Da ist ein gehöriges Maß an Melancholie im Spiel, wie auch ihr Regie-Durchbruch »Lost in Translation« 2003 zeigte. Ein Mann und eine Frau sind so umstellt von lauter falschen Handlungen, dass sie selbst aufhören zu handeln. Stattdessen geben sie sich anderen unverständliche Zeichen. So kommt Poesie ins ansonsten bis zum Schluss ausrechenbare Spiel. NichtMitspieler aller Länder vereinigt euch, aber lasst dabei einen kleinen Abstand, der atmen lässt!
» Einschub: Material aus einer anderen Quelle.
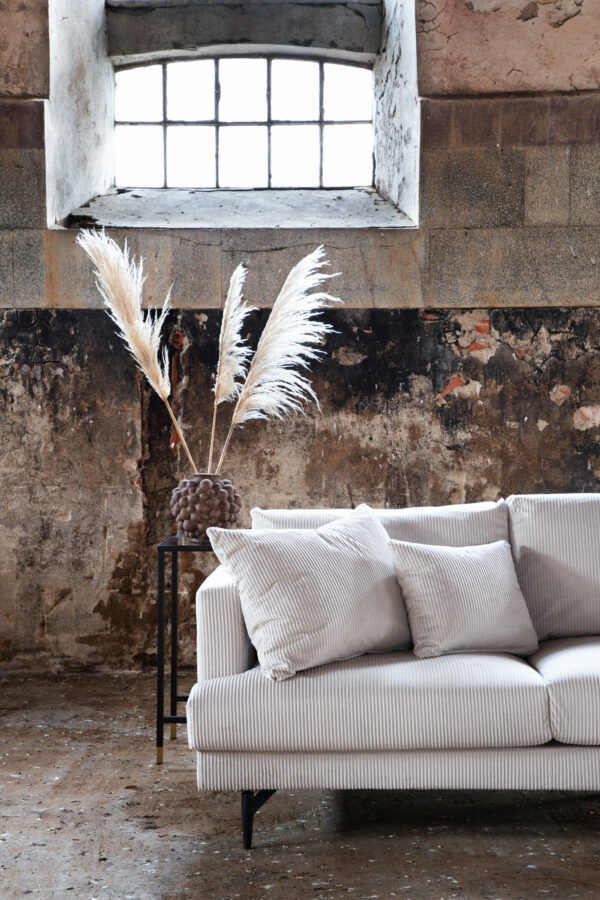 Sofia 3-Sits Soffa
»Die Verführten« ist ein Film für sieben Schauspielerinnen und einen Schauspieler, die im darstellerischen Minimalismus eine Meisterschaft entwickeln, für die man die eigenen Sinne erst wieder schärfen muss. Wo Begierden im Spiel sind, da wachsen auch Intrigen und Verrat. Das muss auch der verwundete Soldat erleben, der anfangs so aufopfernd vom weiblichen Element des Hauses gepflegt wird. Er macht schnelle Genesungsfortschritte, so dass er eines Tages von der Lehrerin Edwina Dabney in flagranti bei der achtzehnjährigen Alicia (Elle Fanning) erwischt wird, weil Dabney selber in Erwartung des Mannes hellwach liegt.
Kirsten Dunst zeigt uns eine resignative, nicht mehr ganz junge Frau, die sich im Fortgang der sich anbahnenden weiblichen Rache gleichsam selbst opfert, wenn auch nicht uneigennützig. Im Moment der ernüchternden Überraschung stößt sie den noch nicht ganz trittsicheren Soldaten die Treppe hinab. Wieder ist sein Bein kaputt, aber die erzürnten Amazonen sind diesmal ganz ohne Mitleid mit dem Kerl.
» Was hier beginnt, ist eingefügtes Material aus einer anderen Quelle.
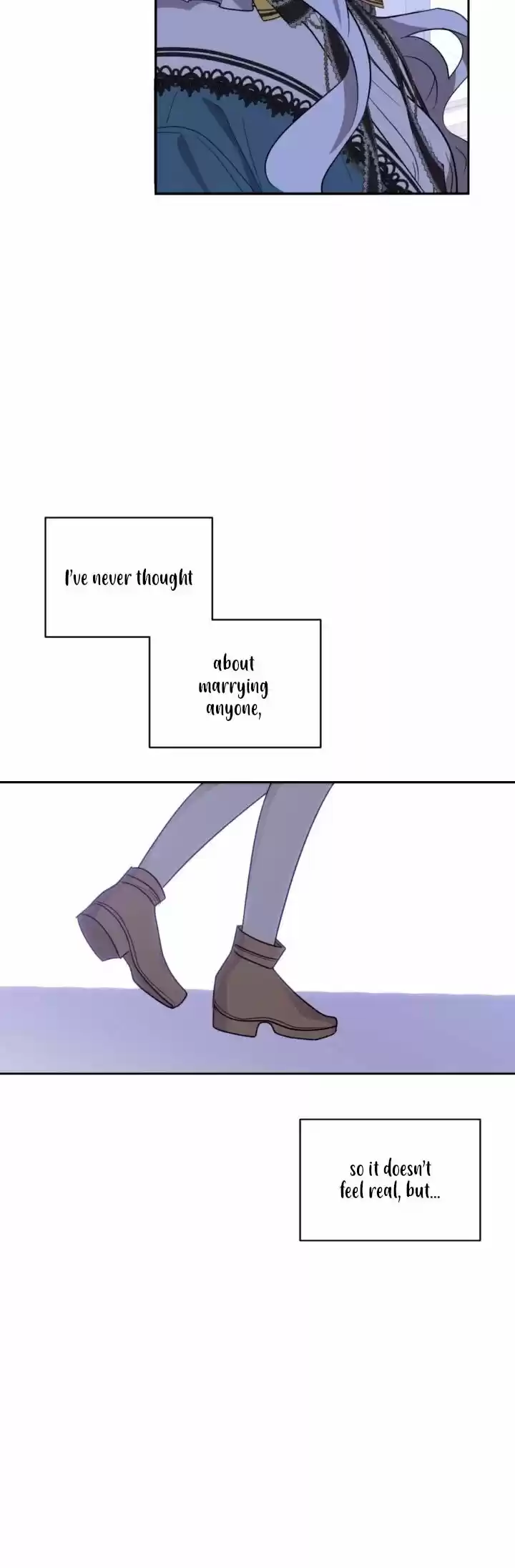 Absolute Witch Vol.12 Ch.057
Die sibyllinische Nicole Kidman als Herrin Hauses beschließt: Hier hilft nur noch eine Amputation! So sägen sie dem Bewusstlosen kaltblütig das Bein ab (das sie dann feierlich im Garten beerdigen). Spätestens hier weiß man, dass Dämonen geweckt wurden, die sich nicht mehr befrieden lassen. Denn der Soldat wird, wenn er erwacht, über das Fehlen seines Beines wenig erfreut sein. Also herrscht Krieg auf Leben und Tod, nun auch auf dieser Insel des falschen Friedens.
Ein stilsicher verfilmtes Bestiarium weiblicher Erotik, dem etwas durch und durch Gespenstisches anhaftet.